863

THE TRINACRIA.1
MARX et al. v. THE TRINACRIA.

District Court, S. D. New York.

May 28, 1890.

SHIPPING—CHARRIAGE OF GOODS—BILL OF LADING—NEGLIGENCE—FOREIGN LAW.

Glycerine was stowed on a British ship at Genoa, Italy, and brought to this country under a bill of lading, which, besides the ordinary exception of perils of the sea, contained an exception against liability for loss occasioned by leakage or stowage or by negligence of any person in the service of the ship. This latter exception is 864valid both by English and by Italian law. The vessel had a very long and boisterous passage, and out of 116 drums 5 were delivered damaged by cuts, with some consequent quiet loss of glycerine by leakage. Held, the foreign law governed as to any negligence within the foreign jurisdiction, and whether the damage was occasioned by perils of the sea, or by negligent stowage at Genoa, the libelant could not recover; there being no negligence shown or presumed, in this country, or from acts committed on the high seas.

In Admiralty.

George A. Black, for libelant.

Hill, Wing & Shoudy, for claimant.

BROWN, J. The libel was filed to recover damages for the loss of glycerine in transportation from Genoa to New York. One hundred and sixteen drums were shipped, five of which were found on delivery to show cuts in the drums, through which more or less of the glycerine had escaped. The vessel was a British vessel, and the bills of lading excepted loss through negligence by any person in the service of the ship, loss from leakage, stowage, or peril of the seas. Both the English and the Italian laws sustain these exceptions as valid. As the contract was made in Italy by an English master of an English ship, and by an English bill of lading, the contract and the exceptions above referred to are valid as respects all acts done thereunder within Italian territory. It is no part of the law or policy of this country to invalidate the contracts of parties lawfully made abroad, so far as respects performance there, or to apply our law to the consequences of such performance there, the acts being neither criminal, by our law, nor mala in se. It is a wholly different question whether the courts of this country should sustain contracts or stipulations, as regards acts performed and designed to be performed, either on the high seas or within the exclusive jurisdiction of this country, when such stipulations are by our law void on grounds of public policy. See Liverpool, etc., Steam Co. v. Phenix Ins. Co., 129 U. S. 397, 459, 9 Sup. Ct. Rep. 469; The Brantford City, 29 Fed. Rep. 373, 391.

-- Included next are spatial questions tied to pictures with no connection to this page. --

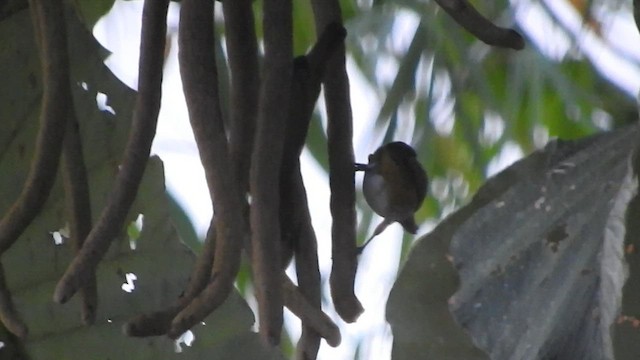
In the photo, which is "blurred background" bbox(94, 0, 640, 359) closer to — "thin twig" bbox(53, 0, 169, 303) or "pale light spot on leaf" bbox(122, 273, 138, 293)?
"pale light spot on leaf" bbox(122, 273, 138, 293)

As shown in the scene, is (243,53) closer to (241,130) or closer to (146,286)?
(241,130)

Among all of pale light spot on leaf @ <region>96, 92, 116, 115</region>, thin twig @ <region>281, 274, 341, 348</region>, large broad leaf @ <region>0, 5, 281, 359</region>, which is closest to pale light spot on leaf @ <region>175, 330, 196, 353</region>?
large broad leaf @ <region>0, 5, 281, 359</region>

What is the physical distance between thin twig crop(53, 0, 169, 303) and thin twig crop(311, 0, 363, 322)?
8cm

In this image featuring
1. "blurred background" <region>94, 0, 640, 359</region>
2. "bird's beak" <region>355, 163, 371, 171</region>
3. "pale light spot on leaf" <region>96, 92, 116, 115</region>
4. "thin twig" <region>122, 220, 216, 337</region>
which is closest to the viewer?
"thin twig" <region>122, 220, 216, 337</region>

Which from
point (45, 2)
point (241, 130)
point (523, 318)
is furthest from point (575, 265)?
point (45, 2)

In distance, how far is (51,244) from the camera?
625 millimetres

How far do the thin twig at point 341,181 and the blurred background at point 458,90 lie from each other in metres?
0.51

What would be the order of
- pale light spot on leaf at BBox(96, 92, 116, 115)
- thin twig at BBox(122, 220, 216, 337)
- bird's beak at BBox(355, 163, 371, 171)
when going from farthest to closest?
pale light spot on leaf at BBox(96, 92, 116, 115) → bird's beak at BBox(355, 163, 371, 171) → thin twig at BBox(122, 220, 216, 337)

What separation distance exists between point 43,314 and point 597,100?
613 mm

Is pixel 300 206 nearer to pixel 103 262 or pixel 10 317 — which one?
pixel 10 317

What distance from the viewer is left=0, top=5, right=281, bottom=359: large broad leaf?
60cm

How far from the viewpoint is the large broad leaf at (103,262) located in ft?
1.98

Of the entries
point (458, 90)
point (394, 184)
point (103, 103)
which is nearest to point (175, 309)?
point (394, 184)

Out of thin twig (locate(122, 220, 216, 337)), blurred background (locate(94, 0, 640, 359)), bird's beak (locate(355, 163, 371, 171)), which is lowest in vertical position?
blurred background (locate(94, 0, 640, 359))
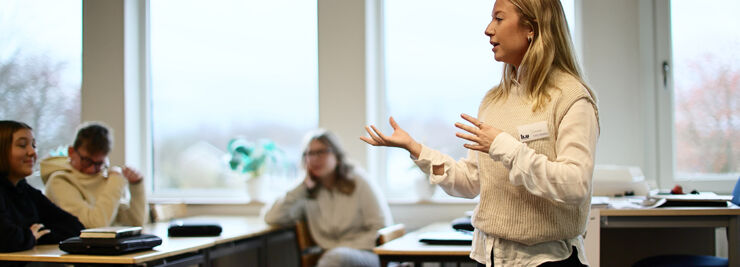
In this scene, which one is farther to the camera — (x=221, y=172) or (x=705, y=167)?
(x=221, y=172)

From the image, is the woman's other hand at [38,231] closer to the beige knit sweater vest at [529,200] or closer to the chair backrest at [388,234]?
the chair backrest at [388,234]


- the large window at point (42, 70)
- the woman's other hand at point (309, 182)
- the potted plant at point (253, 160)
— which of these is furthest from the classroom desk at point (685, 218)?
the large window at point (42, 70)

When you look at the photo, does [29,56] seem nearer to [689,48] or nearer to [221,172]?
[221,172]

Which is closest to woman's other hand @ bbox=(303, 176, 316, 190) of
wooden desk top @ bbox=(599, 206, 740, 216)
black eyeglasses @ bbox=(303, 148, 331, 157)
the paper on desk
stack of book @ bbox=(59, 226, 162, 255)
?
black eyeglasses @ bbox=(303, 148, 331, 157)

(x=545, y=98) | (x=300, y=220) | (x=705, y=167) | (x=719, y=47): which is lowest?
(x=300, y=220)

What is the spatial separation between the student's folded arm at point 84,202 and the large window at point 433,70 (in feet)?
6.78

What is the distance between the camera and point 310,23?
5.28 metres

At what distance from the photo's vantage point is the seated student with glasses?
3.71m

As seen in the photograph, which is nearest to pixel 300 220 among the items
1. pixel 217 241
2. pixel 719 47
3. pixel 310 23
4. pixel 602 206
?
pixel 217 241

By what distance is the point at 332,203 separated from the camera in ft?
14.5

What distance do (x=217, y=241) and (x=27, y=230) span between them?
0.90 meters

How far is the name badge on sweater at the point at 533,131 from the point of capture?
155 centimetres

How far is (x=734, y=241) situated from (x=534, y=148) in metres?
1.70

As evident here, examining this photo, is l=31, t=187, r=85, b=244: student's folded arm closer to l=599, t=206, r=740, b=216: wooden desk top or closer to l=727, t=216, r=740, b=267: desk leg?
l=599, t=206, r=740, b=216: wooden desk top
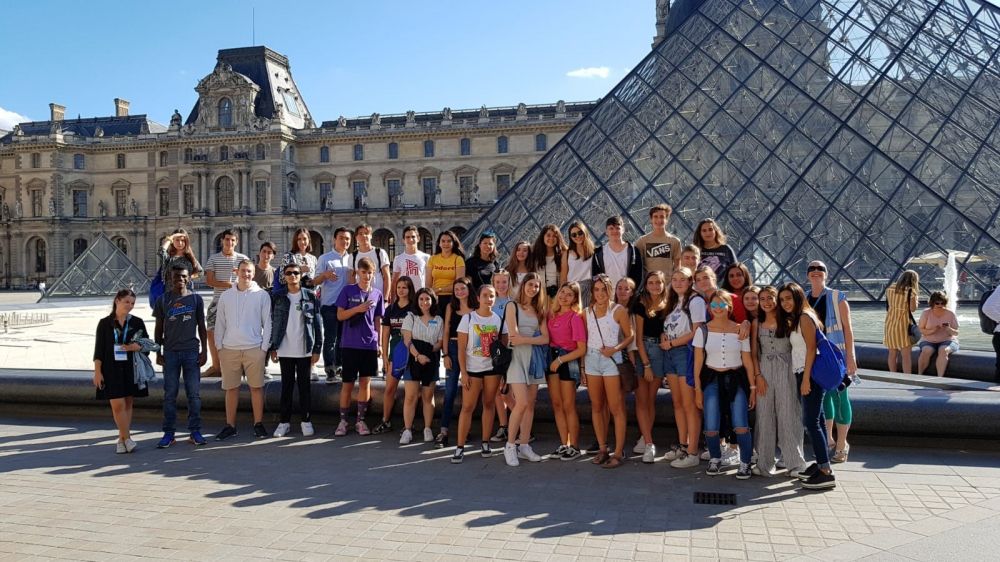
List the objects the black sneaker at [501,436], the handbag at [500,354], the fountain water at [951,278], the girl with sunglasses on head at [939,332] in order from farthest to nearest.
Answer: the fountain water at [951,278] → the girl with sunglasses on head at [939,332] → the black sneaker at [501,436] → the handbag at [500,354]

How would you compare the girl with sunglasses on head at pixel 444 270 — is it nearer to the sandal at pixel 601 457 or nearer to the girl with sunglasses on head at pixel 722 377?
the sandal at pixel 601 457

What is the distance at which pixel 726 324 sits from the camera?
4.72 meters

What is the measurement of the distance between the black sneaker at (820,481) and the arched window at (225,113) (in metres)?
51.9

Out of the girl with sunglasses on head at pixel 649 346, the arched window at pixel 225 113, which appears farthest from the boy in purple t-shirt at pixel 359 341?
the arched window at pixel 225 113

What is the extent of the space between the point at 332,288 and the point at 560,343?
8.54 ft

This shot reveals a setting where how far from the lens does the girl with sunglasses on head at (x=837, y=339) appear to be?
4.83 metres

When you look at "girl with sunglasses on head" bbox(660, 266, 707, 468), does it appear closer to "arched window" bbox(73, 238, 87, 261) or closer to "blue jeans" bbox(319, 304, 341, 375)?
"blue jeans" bbox(319, 304, 341, 375)

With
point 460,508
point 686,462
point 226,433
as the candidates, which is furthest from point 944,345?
point 226,433

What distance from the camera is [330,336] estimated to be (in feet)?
22.5

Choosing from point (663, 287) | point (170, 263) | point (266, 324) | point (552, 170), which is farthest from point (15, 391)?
point (552, 170)

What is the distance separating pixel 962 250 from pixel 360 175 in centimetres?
4423

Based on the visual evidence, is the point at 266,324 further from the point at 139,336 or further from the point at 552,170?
the point at 552,170

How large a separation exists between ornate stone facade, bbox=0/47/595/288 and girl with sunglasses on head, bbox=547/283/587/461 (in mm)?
43383

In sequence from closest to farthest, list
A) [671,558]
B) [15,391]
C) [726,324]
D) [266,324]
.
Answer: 1. [671,558]
2. [726,324]
3. [266,324]
4. [15,391]
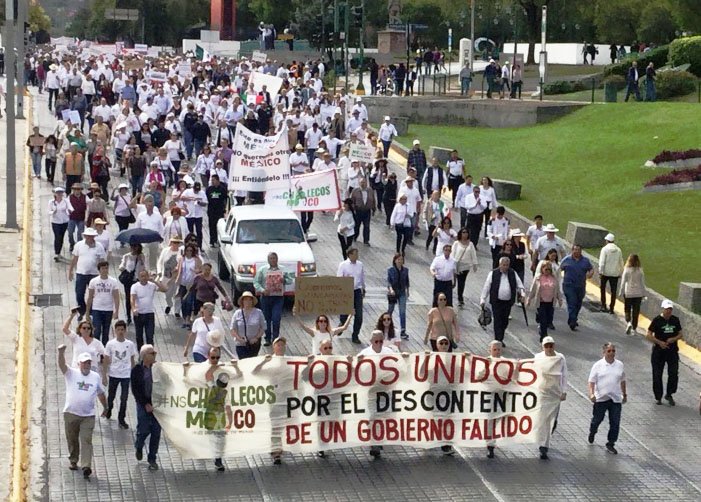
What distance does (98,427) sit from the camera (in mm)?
18078

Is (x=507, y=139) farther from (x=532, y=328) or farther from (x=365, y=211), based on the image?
(x=532, y=328)

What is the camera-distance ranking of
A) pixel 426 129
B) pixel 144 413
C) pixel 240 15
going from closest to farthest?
1. pixel 144 413
2. pixel 426 129
3. pixel 240 15

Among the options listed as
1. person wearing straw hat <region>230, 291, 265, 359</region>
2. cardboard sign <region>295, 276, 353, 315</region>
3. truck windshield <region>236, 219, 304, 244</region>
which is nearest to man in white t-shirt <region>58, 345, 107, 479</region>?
person wearing straw hat <region>230, 291, 265, 359</region>

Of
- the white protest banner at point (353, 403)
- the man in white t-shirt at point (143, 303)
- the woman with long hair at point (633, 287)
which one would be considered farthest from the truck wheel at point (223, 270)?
the white protest banner at point (353, 403)

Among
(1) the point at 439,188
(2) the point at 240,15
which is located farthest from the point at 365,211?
(2) the point at 240,15

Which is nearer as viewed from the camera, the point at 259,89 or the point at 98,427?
the point at 98,427

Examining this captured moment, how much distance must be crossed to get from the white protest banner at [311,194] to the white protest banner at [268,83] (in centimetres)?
1721

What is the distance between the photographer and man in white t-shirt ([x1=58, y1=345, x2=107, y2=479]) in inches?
638

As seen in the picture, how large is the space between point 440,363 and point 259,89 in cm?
3053

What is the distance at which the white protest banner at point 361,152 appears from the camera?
32.8 metres

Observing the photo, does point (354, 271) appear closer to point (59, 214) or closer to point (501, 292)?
point (501, 292)

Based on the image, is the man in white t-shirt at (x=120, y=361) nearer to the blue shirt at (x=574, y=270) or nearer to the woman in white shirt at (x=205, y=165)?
the blue shirt at (x=574, y=270)

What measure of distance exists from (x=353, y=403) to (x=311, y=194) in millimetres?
11634

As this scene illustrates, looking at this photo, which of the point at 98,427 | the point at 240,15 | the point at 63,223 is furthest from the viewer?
the point at 240,15
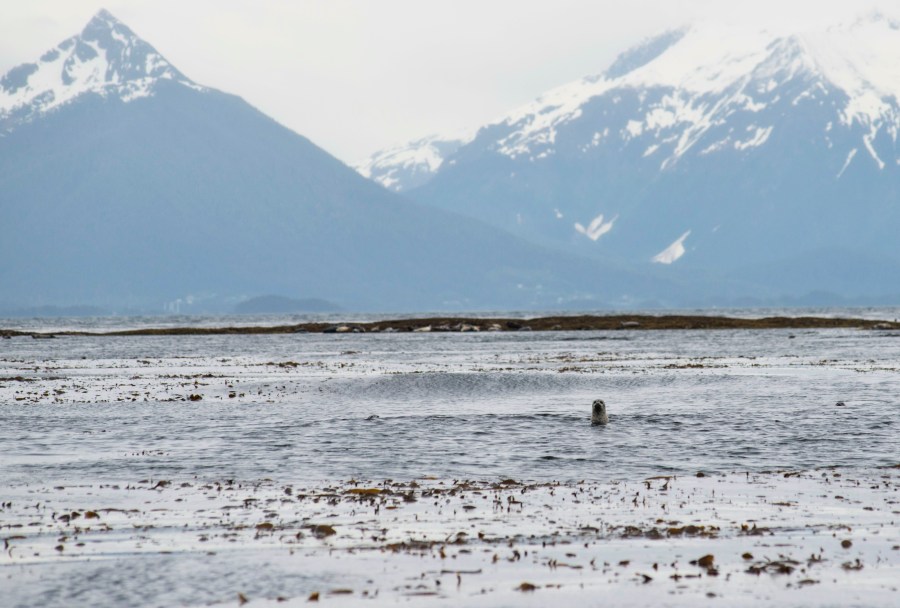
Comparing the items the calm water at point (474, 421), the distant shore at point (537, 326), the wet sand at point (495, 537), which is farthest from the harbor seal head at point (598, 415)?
the distant shore at point (537, 326)

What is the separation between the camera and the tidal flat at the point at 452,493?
19.3 m

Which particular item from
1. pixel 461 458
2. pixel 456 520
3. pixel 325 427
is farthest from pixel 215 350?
pixel 456 520

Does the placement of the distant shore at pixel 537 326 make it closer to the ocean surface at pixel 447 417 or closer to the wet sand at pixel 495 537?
the ocean surface at pixel 447 417

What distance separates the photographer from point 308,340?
5522 inches

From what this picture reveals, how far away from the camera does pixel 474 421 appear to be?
43.4 metres

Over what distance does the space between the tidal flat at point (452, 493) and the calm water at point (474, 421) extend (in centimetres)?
20

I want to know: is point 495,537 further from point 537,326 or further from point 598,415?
point 537,326

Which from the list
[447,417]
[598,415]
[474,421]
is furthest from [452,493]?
[447,417]

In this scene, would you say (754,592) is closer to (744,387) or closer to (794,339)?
(744,387)

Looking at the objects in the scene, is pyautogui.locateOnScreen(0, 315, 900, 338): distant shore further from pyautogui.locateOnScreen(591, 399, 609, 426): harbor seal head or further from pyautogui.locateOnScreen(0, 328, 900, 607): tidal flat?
pyautogui.locateOnScreen(591, 399, 609, 426): harbor seal head

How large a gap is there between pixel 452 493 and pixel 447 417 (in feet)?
57.3

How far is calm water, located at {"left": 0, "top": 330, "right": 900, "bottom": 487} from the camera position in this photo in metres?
32.4

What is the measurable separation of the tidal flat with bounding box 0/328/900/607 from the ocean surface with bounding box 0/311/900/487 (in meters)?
0.19

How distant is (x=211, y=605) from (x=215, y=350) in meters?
97.2
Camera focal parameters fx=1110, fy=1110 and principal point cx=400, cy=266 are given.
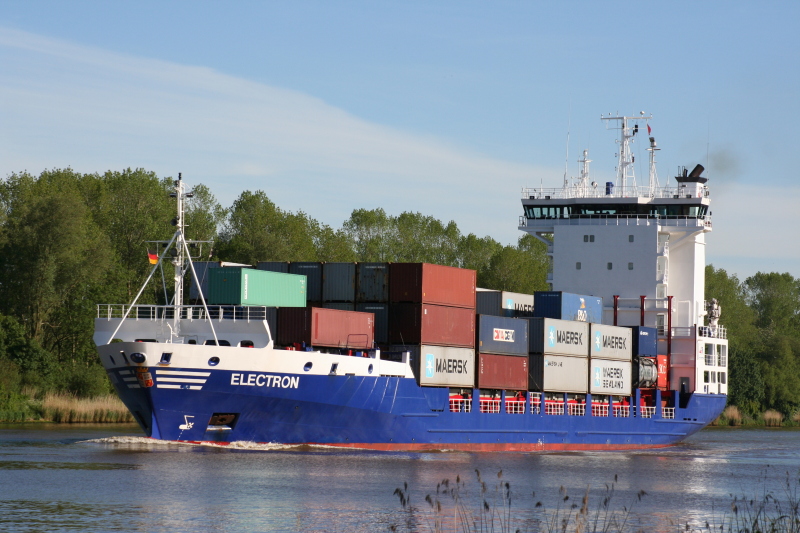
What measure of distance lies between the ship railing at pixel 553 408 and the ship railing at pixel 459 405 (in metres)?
4.71

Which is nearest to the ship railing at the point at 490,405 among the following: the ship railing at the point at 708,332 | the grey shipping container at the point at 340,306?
the grey shipping container at the point at 340,306

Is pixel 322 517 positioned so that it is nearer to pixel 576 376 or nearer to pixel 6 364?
pixel 576 376

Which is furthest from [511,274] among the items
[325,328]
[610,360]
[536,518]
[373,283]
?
[536,518]

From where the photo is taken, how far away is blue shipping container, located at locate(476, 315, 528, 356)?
42.7 m

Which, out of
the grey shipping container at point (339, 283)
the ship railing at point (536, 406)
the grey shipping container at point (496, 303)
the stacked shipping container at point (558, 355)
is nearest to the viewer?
the grey shipping container at point (339, 283)

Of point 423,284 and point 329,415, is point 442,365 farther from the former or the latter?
point 329,415

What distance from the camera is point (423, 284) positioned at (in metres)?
39.7

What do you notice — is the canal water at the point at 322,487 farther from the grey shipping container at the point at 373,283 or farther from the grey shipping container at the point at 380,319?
the grey shipping container at the point at 373,283

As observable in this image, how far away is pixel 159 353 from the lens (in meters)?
34.7

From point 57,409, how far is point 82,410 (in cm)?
118

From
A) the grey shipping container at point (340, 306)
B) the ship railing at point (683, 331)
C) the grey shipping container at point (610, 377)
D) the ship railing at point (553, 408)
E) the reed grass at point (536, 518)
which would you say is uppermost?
the grey shipping container at point (340, 306)

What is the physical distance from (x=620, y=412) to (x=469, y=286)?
45.8ft

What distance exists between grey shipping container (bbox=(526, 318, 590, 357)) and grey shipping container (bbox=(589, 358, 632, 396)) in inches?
52.6

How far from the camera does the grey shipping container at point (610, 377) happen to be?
4916 centimetres
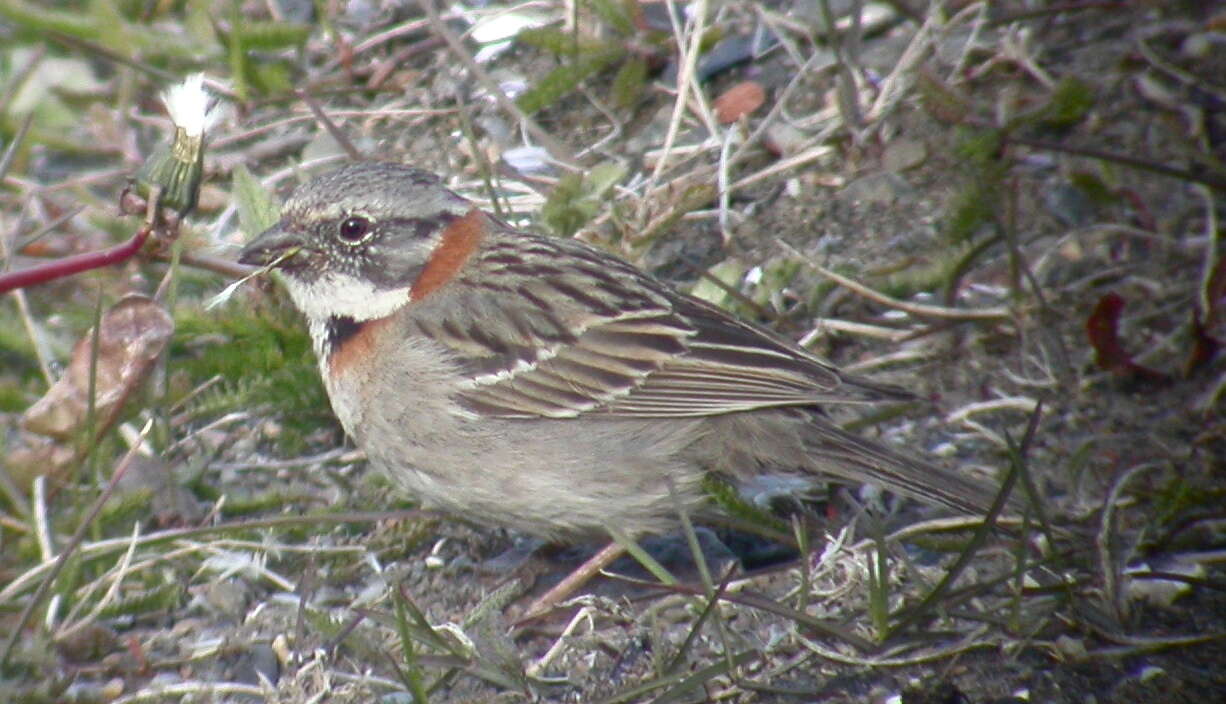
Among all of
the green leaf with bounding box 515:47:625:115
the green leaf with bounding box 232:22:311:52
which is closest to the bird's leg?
the green leaf with bounding box 515:47:625:115

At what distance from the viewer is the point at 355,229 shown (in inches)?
147

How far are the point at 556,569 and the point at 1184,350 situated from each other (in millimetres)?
1769

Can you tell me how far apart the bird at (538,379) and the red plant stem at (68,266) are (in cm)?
58

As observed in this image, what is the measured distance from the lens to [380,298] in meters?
3.78

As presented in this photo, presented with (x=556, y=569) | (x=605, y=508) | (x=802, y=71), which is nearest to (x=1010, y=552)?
(x=605, y=508)

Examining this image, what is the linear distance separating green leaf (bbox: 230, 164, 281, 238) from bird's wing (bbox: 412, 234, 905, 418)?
0.75 meters

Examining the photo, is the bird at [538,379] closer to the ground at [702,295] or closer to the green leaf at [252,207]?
the ground at [702,295]

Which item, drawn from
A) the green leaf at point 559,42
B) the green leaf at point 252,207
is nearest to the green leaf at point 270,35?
the green leaf at point 559,42

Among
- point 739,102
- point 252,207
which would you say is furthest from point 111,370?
point 739,102

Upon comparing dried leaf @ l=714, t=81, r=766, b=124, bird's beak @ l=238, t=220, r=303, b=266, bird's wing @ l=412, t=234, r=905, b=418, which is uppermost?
bird's beak @ l=238, t=220, r=303, b=266

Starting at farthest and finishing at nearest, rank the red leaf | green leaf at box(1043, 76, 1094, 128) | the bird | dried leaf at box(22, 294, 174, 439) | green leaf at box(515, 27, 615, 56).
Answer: green leaf at box(515, 27, 615, 56)
green leaf at box(1043, 76, 1094, 128)
the red leaf
dried leaf at box(22, 294, 174, 439)
the bird

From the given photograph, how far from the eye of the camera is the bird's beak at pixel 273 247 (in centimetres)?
370

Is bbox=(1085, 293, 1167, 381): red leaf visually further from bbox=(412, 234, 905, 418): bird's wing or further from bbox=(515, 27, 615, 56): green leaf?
bbox=(515, 27, 615, 56): green leaf

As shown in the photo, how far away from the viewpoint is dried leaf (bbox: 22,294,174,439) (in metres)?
3.66
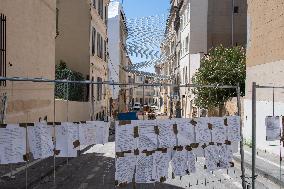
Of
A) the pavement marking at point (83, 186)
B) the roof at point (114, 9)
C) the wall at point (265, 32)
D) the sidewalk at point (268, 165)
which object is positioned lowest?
the sidewalk at point (268, 165)

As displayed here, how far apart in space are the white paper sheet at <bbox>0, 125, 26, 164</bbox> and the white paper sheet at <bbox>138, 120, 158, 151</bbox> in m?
2.09

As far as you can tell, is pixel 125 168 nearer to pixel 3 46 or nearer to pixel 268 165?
pixel 3 46

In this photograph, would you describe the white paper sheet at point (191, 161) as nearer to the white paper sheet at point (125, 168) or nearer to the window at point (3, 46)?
the white paper sheet at point (125, 168)

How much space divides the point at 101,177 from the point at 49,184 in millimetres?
1707

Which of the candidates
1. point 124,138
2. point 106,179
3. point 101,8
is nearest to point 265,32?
point 106,179

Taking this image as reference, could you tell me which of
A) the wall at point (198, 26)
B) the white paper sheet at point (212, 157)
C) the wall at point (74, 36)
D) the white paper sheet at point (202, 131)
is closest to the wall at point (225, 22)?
the wall at point (198, 26)

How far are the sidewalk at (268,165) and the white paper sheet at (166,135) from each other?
176 inches

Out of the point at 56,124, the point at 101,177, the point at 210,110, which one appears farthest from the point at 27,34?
the point at 210,110

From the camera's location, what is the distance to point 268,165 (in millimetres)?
15766

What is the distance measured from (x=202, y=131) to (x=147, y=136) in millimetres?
1250

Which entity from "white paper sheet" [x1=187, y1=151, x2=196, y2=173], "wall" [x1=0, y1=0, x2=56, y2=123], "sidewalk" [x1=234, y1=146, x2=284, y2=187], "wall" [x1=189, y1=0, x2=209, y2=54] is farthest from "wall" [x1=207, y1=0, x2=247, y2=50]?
"white paper sheet" [x1=187, y1=151, x2=196, y2=173]

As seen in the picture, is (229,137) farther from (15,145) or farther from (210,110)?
(210,110)

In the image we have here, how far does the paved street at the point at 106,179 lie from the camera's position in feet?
38.1

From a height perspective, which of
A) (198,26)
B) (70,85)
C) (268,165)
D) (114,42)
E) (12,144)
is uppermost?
(114,42)
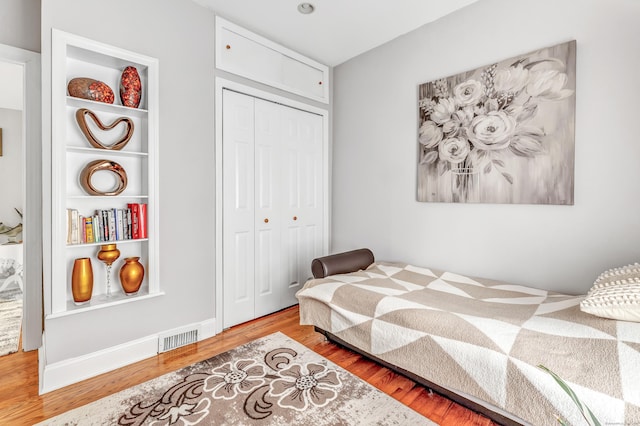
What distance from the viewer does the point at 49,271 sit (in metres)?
1.91

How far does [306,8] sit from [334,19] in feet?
0.91

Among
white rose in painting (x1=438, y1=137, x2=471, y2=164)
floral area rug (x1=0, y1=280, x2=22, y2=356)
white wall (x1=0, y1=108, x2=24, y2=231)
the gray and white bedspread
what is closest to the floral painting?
white rose in painting (x1=438, y1=137, x2=471, y2=164)

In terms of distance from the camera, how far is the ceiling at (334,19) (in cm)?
249

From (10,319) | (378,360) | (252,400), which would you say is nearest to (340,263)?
(378,360)

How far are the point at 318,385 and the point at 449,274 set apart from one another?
135cm

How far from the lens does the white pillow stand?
4.71 feet

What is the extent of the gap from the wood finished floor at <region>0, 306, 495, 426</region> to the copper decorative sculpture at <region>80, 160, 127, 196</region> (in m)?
1.18

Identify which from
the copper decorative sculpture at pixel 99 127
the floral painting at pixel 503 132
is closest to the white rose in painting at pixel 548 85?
the floral painting at pixel 503 132

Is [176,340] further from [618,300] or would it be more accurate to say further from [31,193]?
[618,300]

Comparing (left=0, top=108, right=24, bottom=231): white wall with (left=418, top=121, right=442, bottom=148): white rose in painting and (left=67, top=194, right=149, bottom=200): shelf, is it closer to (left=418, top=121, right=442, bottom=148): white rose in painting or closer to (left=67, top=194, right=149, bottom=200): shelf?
(left=67, top=194, right=149, bottom=200): shelf

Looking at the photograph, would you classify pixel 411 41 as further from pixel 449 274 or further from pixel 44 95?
pixel 44 95

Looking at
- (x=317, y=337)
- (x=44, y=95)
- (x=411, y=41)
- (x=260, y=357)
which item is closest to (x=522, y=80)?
(x=411, y=41)

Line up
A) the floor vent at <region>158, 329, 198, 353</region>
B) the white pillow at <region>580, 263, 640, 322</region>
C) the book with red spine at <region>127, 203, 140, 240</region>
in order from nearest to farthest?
1. the white pillow at <region>580, 263, 640, 322</region>
2. the book with red spine at <region>127, 203, 140, 240</region>
3. the floor vent at <region>158, 329, 198, 353</region>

Upon the evidence in this case, I am satisfied that the cuts through which this leakage arose were not made within this country, but arose upon the voyage, in consequence of the long-continued very heavy weather that the ship experienced; that is, by sea perils. Other parts of the cargo showed damage from the same cause. For such damage the ship is not liable unless the stowage was negligent. The evidence here shows all possible care in the stowage. If, however, there was any fault in the stowage, inasmuch as that was done at Genoa, where the contract was made, and where the exception as to stowage was valid, and there was no negligence except at Genoa, no recovery on that ground could be had. The libel must there fore be dismissed, with costs.

1 Reported by Edward G. Benedict, Esq., of the New York bar.